After winning the Serie A2 title in the 2022/23 season, the club's president Filippo Callipo surprisingly announced that the club will suspend all activities for the next club season. This means that the club will not play in SuperLega and lower league.
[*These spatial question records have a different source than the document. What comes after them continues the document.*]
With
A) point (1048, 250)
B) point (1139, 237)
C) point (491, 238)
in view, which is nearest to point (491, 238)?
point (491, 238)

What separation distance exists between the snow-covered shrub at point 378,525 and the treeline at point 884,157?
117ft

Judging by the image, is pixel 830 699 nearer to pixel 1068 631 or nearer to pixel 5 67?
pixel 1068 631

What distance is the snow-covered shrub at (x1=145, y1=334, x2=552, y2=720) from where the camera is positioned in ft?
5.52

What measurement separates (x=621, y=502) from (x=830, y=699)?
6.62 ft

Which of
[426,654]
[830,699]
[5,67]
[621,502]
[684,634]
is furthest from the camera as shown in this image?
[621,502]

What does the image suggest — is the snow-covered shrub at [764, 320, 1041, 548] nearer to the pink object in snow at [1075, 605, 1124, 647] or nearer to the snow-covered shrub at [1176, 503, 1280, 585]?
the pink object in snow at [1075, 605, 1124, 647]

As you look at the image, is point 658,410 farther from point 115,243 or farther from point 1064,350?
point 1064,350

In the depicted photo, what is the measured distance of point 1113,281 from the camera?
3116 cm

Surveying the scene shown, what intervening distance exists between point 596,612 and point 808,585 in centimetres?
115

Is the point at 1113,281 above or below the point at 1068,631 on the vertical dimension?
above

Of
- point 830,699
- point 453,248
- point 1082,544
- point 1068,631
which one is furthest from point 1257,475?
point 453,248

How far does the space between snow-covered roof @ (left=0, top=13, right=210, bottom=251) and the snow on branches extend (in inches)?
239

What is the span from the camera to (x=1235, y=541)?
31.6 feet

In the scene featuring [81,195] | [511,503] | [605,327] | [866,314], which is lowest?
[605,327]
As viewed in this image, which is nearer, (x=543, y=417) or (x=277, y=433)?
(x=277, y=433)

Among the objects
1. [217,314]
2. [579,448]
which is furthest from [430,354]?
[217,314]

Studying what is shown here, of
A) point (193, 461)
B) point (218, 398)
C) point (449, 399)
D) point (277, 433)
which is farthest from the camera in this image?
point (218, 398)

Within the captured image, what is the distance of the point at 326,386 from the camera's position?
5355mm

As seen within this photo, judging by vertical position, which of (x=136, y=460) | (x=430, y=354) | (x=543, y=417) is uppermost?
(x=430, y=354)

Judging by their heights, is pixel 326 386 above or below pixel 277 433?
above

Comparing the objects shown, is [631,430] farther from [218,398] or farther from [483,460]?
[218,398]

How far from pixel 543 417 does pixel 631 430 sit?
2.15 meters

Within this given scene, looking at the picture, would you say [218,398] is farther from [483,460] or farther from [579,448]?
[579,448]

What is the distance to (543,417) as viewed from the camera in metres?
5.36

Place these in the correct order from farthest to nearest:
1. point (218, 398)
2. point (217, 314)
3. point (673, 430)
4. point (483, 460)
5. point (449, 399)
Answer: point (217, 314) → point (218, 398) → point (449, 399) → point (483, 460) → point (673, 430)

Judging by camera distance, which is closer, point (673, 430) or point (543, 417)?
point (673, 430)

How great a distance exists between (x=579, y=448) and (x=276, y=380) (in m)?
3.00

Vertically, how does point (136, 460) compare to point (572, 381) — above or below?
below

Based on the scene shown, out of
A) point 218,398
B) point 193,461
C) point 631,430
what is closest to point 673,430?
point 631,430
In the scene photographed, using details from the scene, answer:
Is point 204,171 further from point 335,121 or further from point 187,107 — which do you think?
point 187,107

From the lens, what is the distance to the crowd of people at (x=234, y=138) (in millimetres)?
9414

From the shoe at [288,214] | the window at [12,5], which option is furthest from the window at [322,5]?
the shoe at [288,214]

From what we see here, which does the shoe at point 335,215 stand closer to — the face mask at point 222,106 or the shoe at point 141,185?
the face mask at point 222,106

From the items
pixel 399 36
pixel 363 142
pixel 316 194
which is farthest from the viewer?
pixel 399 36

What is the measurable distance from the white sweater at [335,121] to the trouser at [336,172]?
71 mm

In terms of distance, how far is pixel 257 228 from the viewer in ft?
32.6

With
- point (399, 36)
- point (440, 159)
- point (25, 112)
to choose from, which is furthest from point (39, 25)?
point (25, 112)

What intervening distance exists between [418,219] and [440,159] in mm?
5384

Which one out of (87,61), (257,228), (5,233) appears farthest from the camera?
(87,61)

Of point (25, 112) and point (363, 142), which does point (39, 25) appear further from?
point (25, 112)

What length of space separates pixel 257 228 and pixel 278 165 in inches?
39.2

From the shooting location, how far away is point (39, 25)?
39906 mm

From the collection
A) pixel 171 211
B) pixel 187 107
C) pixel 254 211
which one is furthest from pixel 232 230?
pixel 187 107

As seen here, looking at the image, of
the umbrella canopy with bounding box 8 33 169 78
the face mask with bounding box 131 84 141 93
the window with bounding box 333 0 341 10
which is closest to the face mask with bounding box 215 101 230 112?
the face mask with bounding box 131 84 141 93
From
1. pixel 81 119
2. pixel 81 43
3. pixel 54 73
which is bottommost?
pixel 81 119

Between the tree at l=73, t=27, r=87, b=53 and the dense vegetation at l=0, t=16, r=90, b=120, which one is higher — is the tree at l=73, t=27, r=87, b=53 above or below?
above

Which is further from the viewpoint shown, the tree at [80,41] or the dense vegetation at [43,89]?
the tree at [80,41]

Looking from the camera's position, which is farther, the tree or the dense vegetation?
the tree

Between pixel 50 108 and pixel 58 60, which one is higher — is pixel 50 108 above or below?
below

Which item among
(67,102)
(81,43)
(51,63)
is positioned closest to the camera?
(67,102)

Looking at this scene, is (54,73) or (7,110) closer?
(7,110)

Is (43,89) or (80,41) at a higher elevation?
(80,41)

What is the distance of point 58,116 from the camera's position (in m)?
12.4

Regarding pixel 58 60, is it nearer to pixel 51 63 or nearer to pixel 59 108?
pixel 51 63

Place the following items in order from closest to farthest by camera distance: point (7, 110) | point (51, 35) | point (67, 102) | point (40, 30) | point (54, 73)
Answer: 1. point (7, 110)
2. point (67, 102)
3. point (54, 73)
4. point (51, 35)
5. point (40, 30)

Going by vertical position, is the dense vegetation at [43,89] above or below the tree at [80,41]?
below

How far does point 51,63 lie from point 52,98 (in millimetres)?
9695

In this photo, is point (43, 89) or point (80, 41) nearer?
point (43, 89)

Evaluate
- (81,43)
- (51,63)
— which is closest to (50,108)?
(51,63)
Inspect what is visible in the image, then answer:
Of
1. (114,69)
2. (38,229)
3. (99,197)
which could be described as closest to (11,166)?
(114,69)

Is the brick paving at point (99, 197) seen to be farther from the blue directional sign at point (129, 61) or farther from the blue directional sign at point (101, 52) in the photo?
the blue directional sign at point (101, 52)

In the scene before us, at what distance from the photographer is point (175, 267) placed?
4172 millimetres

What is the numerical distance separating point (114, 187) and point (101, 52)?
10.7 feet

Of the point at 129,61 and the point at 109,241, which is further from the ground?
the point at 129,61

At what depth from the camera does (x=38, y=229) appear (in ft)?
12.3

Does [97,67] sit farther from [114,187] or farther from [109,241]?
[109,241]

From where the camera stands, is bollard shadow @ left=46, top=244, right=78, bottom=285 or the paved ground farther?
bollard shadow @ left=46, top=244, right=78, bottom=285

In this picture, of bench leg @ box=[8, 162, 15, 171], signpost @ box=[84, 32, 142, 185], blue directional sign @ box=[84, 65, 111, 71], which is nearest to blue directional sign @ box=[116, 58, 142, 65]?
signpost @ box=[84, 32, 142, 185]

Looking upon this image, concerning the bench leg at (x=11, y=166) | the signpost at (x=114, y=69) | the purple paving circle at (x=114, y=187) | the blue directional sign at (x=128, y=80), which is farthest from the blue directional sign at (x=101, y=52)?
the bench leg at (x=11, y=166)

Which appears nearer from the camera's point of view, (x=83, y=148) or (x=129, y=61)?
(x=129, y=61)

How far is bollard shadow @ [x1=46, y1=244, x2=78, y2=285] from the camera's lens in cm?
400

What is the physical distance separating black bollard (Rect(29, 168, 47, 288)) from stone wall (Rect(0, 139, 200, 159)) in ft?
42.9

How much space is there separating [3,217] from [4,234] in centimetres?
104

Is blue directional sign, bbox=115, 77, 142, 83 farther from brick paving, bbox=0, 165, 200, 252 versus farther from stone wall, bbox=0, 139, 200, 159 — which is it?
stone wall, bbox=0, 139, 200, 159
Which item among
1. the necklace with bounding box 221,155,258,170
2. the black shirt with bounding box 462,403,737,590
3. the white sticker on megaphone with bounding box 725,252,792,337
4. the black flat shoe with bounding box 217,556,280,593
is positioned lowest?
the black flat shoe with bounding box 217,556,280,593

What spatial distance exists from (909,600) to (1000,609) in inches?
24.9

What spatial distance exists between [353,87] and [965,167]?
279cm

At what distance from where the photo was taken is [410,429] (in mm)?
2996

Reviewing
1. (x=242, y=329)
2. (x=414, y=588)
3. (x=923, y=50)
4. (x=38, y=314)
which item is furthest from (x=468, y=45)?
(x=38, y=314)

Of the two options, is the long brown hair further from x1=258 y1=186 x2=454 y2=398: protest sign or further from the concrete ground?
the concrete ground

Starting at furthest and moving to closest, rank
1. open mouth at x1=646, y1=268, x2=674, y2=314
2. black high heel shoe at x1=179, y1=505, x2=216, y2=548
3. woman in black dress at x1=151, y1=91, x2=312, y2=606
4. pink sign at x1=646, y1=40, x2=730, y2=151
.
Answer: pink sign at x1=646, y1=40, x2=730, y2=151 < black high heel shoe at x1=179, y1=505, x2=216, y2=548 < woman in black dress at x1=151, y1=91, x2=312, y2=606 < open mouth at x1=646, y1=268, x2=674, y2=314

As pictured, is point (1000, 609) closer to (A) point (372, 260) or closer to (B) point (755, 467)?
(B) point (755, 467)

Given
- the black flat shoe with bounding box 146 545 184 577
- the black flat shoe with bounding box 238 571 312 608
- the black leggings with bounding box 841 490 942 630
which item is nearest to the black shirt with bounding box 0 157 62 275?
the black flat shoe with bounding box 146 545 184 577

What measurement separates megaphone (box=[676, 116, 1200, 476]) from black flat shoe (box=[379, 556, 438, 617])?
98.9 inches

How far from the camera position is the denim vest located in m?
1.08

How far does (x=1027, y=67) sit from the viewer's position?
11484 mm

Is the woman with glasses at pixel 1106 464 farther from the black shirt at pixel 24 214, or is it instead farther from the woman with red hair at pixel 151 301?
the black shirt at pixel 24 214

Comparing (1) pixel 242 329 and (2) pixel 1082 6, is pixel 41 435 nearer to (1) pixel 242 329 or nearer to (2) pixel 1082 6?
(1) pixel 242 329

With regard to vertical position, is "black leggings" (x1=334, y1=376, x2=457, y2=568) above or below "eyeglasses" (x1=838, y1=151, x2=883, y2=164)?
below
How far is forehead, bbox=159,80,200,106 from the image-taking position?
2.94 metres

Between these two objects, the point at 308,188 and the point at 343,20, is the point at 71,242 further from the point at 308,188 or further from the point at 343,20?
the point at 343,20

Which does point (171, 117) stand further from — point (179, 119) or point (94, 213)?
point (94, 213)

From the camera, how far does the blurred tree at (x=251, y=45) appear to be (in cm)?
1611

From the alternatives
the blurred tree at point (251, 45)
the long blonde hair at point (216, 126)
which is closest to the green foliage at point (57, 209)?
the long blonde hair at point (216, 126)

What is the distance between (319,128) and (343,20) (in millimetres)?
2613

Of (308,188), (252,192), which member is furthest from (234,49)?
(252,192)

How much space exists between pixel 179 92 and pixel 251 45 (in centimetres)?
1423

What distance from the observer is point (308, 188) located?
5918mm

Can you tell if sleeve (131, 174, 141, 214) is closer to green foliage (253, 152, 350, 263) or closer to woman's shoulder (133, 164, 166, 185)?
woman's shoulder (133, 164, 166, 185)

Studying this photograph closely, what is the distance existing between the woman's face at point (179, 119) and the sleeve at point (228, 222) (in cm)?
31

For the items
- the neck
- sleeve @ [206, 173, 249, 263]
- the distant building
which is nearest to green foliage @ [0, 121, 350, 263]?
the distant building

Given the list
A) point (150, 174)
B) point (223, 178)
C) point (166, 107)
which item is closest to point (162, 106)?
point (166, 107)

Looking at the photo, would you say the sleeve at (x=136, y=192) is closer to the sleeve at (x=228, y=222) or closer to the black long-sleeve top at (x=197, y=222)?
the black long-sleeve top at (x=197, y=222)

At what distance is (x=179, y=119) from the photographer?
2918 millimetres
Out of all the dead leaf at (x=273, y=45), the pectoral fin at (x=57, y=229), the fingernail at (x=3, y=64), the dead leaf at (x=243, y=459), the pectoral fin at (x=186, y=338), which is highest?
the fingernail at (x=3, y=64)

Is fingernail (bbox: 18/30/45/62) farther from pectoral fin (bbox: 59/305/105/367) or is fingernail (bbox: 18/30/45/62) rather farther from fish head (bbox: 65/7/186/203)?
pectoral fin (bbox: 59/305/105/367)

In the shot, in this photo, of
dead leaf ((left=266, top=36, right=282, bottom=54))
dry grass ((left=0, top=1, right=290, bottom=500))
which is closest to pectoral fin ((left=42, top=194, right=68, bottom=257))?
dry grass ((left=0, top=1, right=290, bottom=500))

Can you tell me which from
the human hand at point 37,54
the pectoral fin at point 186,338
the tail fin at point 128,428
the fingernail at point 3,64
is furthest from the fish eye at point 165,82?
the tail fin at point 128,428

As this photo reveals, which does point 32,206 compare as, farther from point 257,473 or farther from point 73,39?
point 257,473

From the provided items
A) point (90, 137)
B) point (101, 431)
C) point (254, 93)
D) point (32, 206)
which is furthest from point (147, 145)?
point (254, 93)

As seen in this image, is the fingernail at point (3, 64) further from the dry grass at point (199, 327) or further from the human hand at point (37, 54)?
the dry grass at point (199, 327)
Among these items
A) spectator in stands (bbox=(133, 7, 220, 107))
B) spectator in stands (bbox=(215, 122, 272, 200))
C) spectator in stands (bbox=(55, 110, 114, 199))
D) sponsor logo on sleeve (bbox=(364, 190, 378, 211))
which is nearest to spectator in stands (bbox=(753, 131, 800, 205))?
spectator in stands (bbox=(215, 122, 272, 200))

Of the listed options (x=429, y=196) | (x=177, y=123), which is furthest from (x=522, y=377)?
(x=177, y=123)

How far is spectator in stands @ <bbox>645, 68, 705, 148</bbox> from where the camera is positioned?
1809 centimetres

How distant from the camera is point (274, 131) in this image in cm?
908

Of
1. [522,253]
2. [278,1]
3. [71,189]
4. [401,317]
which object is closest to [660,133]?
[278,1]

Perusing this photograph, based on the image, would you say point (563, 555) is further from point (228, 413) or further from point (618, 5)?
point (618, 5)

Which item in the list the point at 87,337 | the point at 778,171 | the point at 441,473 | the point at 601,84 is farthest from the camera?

The reason that caused this decision came from economic difficulties that the owner's company faced.

==Team==
Team roster - season 2022/2023

| No. | Name | Date of birth | Position |
| 1 | SRB Nikola Mijailović | August 8, 1989 | Outside hitter |
| 2 | ITA Davide Candellaro | June 7, 1989 | Middle blocker |
| 3 | ITA Domenico Cavaccini | March 13, 1987 | Libero |
| 5 | ARG Santiago Orduna | August 31, 1983 | Setter |
| 6 | ITA Leonardo Carta | May 26, 2003 | Libero |
| 7 | ITA Alessandro Tondo (c) | August 18, 1991 | Middle blocker |
| 8 | ITA Lorenzo Piazza | October 3, 1992 | Setter |
| 9 | ITA Cosimo Balestra | November 30, 2003 | Middle blocker |
| 10 | ITA Matteo Bellia | December 11, 2000 | Opposite hitter |
| 11 | ITA Alessio Tallone | September 23, 1999 | Outside hitter |
| 12 | ITA Jernej Terpin | June 21, 1996 | Outside hitter |
| 14 | ITA Marco Belluomo | September 27, 2003 | Middle blocker |
| 15 | ITA Michele Fedrizzi | May 21, 1991 | Outside hitter |
| 17 | AUT Paul Buchegger | March 4, 1996 | Opposite hitter |
Head coach: Cezar Douglas Assistant: Francesco Racaniello

Team roster - season 2021/2022
| No. | Name | Date of birth | Position |
| 2 | JPN Yuji Nishida | January 30, 2000 | opposite |
| 3 | ITA Davide Luigi Russo | February 9, 2001 | libero |
| 4 | ITA Giovanni Maria Gargiulo | January 1, 1999 | middle blocker |
| 5 | BRA Maurício Borges Silva | February 4, 1989 | outside hitter |
| 7 | ITA Fabio Bisi | July 16, 1994 | opposite |
| 8 | ITA Davide Saitta (c) | June 23, 1987 | setter |
| 9 | ITA Davide Candellaro [it] | June 7, 1989 | middle blocker |
| 10 | FRA Luka Basic | January 29, 1995 | outside hitter |
| 11 | ITA Marco Rizzo | January 2, 1990 | libero |
| 13 | BRA Flávio Gualberto | April 22, 1993 | middle blocker |
| 15 | ITA Pier Paolo Partenio [it] | February 6, 1993 | setter |
| 16 | ITA Alberto Pio Nicotra | September 23, 2002 | outside spiker |
Head coach: Valerio Baldovin Assistant: Francesco Guarnieri

Team roster - season 2017/2018
Tonno Callipo Vibo Valentia
| No. | Name | Date of birth | Position |
| 1 | BRA Deivid Junior Costa | April 26, 1988 | middle blocker |
| 2 | ITA Manuel Coscione | January 29, 1980 | setter |
| 3 | ITA Davide Marra | March 12, 1984 | libero |
| 4 | BEL François Lecat | April 19, 1993 | outside hitter |
| 5 | ITA Marco Izzo | November 17, 1994 | setter |
| 6 | ITA Francesco Corrado | May 10, 1997 | outside hitter |
| 7 | ITA Oleg Antonov | July 28, 1988 | outside hitter |
| 8 | ITA Jacopo Massari | June 2, 1988 | outside hitter |
| 10 | POL Damian Domagała | April 23, 1998 | outside hitter |
| 11 | ITA Ernesto Torchia | July 3, 1998 | libero |
| 12 | BEL Pieter Verhees | December 8, 1989 | middle blocker |
| 13 | USA Benjamin Patch | June 21, 1994 | outside hitter |
| 18 | ITA Luca Presta | December 6, 1995 | middle blocker |
Head coach: Lorenzo Tubertini Assistant: Antonio Valentini

Team roster - season 2016/2017
Tonno Callipo Vibo Valentia
| No. | Name | Date of birth | Position |
| 1 | BRA Deivid Junior Costa | April 26, 1988 | middle blocker |
| 2 | ITA Manuel Coscione | January 29, 1980 | setter |
| 3 | ITA Davide Marra | March 12, 1984 | libero |
| 4 | FRA Baptiste Geiler | March 12, 1987 | outside hitter |
| 5 | ITA Ugo Buzzelli^{1} | May 7, 1994 | setter |
| 5 | ITA Marco Izzo^{2} | November 17, 1994 | setter |
| 6 | ITA Ernesto Torchia | July 30, 1998 | libero |
| 7 | SVK Peter Michalovic | May 26, 1990 | opposite |
| 8 | BRA Carlos Eduardo Silva | August 8, 1994 | outside hitter |
| 9 | ITA Rocco Barone | December 14, 1987 | middle blocker |
| 10 | BRA Thiago Soares Alves | July 26, 1986 | outside hitter |
| 11 | ITA Graziano Maccarone | August 26, 1996 | middle blocker |
| 12 | ITA Enrico Diamantini | April 4, 1993 | middle blocker |
| 13 | ITA Francesco Corrado | May 10, 1997 | opposite |
| 18 | CZE Filip Rejlek | May 10, 1981 | opposite |
Head coach: Marcelo Fronckowiak Assistant: Antonio Valentini ^{1} Ugo Buzzelli left the club on November 23, 2016. ^{2} Marco Izzo went to club on November 24, 2016.